You can debug only SQL jobs by clicking Execute in the console of fully managed Flink. You cannot click Execute to debug Python jobs and DataStream jobs.

Procedure

  1. Go to the Draft Editor page and create an SQL job.
    1. Log on to the Realtime Compute for Apache Flink console.
    2. On the Fully Managed Flink tab, find the workspace that you want to manage and click Console in the Actions column.
    3. In the left-side navigation pane, click Draft Editor.
    4. Click New.
    5. In the dialog box that appears, enter the job configuration information and click OK.
      You must select STREAM / SQL for Type and select Per-Job Clusters for Deployment Target.
  2. Create a source table and a result table separately.
    Write SQL statements for the source table and the result table and click Execute. The created tables appear in the Tables list of the Schemas tab. You can click the name of a specific table to view the table fields and data types.
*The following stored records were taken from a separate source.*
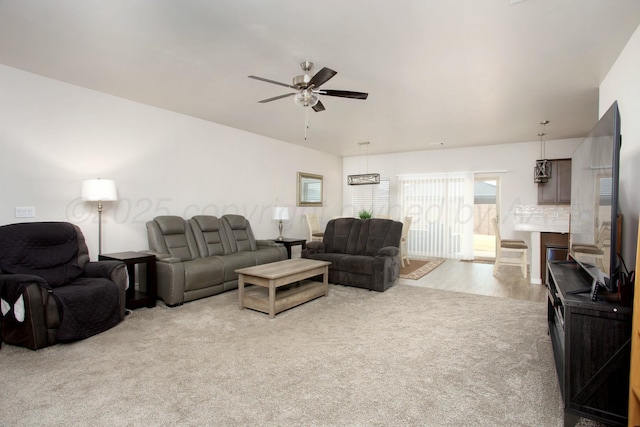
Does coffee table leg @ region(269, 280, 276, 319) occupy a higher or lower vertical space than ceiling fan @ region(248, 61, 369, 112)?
lower

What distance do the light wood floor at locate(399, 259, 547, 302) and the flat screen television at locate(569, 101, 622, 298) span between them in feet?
6.70

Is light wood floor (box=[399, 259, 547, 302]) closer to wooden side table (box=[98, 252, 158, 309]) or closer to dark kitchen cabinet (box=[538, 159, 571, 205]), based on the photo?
dark kitchen cabinet (box=[538, 159, 571, 205])

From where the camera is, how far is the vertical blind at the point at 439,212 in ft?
25.7

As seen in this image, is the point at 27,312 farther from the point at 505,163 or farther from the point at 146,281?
the point at 505,163

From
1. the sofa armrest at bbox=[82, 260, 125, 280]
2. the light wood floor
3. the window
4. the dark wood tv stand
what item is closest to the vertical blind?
the window

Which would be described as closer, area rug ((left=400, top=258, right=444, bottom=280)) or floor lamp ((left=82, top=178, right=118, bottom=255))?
floor lamp ((left=82, top=178, right=118, bottom=255))

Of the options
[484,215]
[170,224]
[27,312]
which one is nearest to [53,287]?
[27,312]

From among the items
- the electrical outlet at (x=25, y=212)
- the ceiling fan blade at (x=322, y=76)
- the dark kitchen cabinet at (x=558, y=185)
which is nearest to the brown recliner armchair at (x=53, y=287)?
the electrical outlet at (x=25, y=212)

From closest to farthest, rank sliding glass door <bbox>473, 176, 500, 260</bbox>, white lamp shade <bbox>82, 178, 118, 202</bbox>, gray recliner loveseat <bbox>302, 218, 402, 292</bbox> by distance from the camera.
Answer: white lamp shade <bbox>82, 178, 118, 202</bbox> → gray recliner loveseat <bbox>302, 218, 402, 292</bbox> → sliding glass door <bbox>473, 176, 500, 260</bbox>

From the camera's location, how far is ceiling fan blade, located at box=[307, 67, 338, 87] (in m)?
2.75

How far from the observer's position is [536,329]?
3.35m

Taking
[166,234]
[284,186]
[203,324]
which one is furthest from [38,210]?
→ [284,186]

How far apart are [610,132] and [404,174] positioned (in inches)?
258

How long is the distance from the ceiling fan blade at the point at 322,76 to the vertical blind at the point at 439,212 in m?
5.83
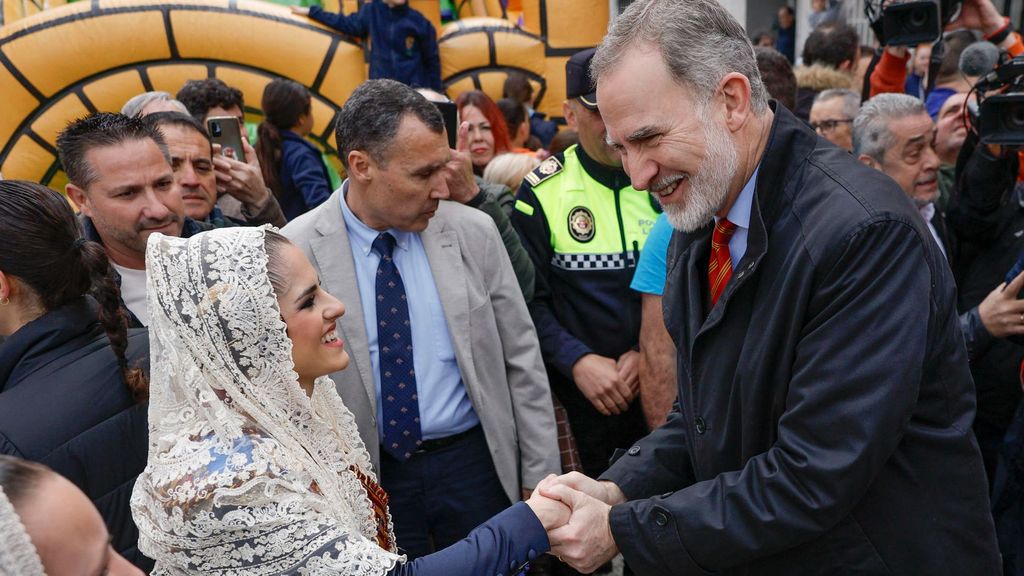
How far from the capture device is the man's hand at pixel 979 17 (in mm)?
4453

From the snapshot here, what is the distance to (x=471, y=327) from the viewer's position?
8.71ft

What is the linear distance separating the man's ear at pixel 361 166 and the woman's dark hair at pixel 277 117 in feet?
7.16

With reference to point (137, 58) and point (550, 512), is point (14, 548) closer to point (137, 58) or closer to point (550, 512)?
point (550, 512)

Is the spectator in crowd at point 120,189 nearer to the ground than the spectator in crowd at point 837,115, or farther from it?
farther from it

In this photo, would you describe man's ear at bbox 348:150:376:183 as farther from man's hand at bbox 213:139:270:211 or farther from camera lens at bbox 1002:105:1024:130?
camera lens at bbox 1002:105:1024:130

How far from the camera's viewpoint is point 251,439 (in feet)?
5.33

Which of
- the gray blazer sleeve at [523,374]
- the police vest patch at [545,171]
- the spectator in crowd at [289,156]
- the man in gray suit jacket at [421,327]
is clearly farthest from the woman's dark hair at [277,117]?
the gray blazer sleeve at [523,374]

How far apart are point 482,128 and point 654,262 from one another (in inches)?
95.9

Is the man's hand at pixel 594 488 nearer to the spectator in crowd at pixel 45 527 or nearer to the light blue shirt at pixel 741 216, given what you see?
the light blue shirt at pixel 741 216

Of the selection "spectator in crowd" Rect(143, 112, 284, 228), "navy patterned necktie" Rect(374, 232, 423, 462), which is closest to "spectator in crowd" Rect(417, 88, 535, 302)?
"navy patterned necktie" Rect(374, 232, 423, 462)

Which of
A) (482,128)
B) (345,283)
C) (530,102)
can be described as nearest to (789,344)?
(345,283)

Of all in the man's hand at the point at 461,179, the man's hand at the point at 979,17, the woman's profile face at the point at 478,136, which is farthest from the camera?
the woman's profile face at the point at 478,136

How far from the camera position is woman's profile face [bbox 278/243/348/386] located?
1.82 m

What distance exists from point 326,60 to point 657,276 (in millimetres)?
5089
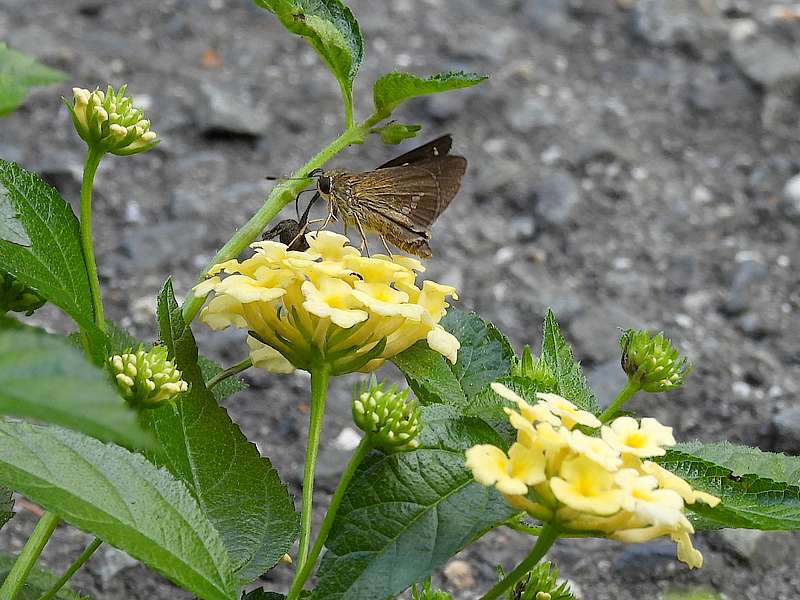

For example, you can execute the following statements to create a source table named datagen, a result table named blackhole, and a result table named blackhole_cnt.
    • Create a source table named datagen
      CREATE TABLE `vvp`.`default`.`datagen` (
        `id`   VARCHAR(2147483647),
        `name` VARCHAR(2147483647)
      ) WITH (
        'connector' = 'datagen',
        'rows-per-second' = '5'
      );                        
    • Create a result table named blackhole
      CREATE TABLE `vvp`.`default`.`blackhole` (
        `id` VARCHAR(2147483647),
        `name` VARCHAR(2147483647)
      ) WITH (
        'connector' = 'blackhole'
      );                        
    • Create a result table named blackhole_cnt
      CREATE TABLE `vvp`.`default`.`blackhole_cnt` (
        `cnt` BIGINT
      ) WITH (
        'connector' = 'blackhole'
      );                    
  3. Write DML statements that are used to debug the job.
    You can execute the following statements to write the data that is read from the source table datagen directly to the result table blackhole, and write the total number of data records in the data to the result table blackhole_cnt:
    BEGIN STATEMENT SET;
    
    insert into blackhole
      select *
        from datagen;
    
    insert into `blackhole_cnt`
      select count(*)
        from `datagen`;
    
    END;
  4. Click Validate.
    In the lower part of the SQL script editor, you can view the verification result of the SQL syntax. Only SQL scripts that pass the verification can be executed.
  5. Click Execute.
  6. Configure debugging data.
    If you use online data for debugging, click Execute. If you need to use debugging data, you must upload it first. Configure debugging dataThe following table describes the parameters.
    Parameter Description
    Download Mock Data Template You can download the debugging data template to edit data. The template is adapted to the data structure of the source table.
    Upload mock data If you need to debug a job by using debugging data, you can download the debugging data template, upload the data after you edit it, and then select Use Mock data.
    Limits on debugging data files:
    • Only a CSV file is supported.
    • A CSV file must contain a table header, such as id (INT).
    • A CSV file can contain a maximum of 1,000 data records but cannot be greater than 1 MB.
    Preview data After you upload the debugging data, click the Plus sign icon on the left side of the source table name to preview the data and download the debugging data.
    Execution Code Preview The job debugging feature automatically modifies the DDL statements in source tables and result tables. However, this feature does not change the code in jobs. You can preview code details in the lower part of Execution Code Preview.
  7. Click Execute.
    The debugging result appears in the lower part of the SQL script editor.

    Results
    Note By default, fully managed Flink reads a maximum of 1,000 data records. If the maximum value is reached, fully managed Flink stops reading data.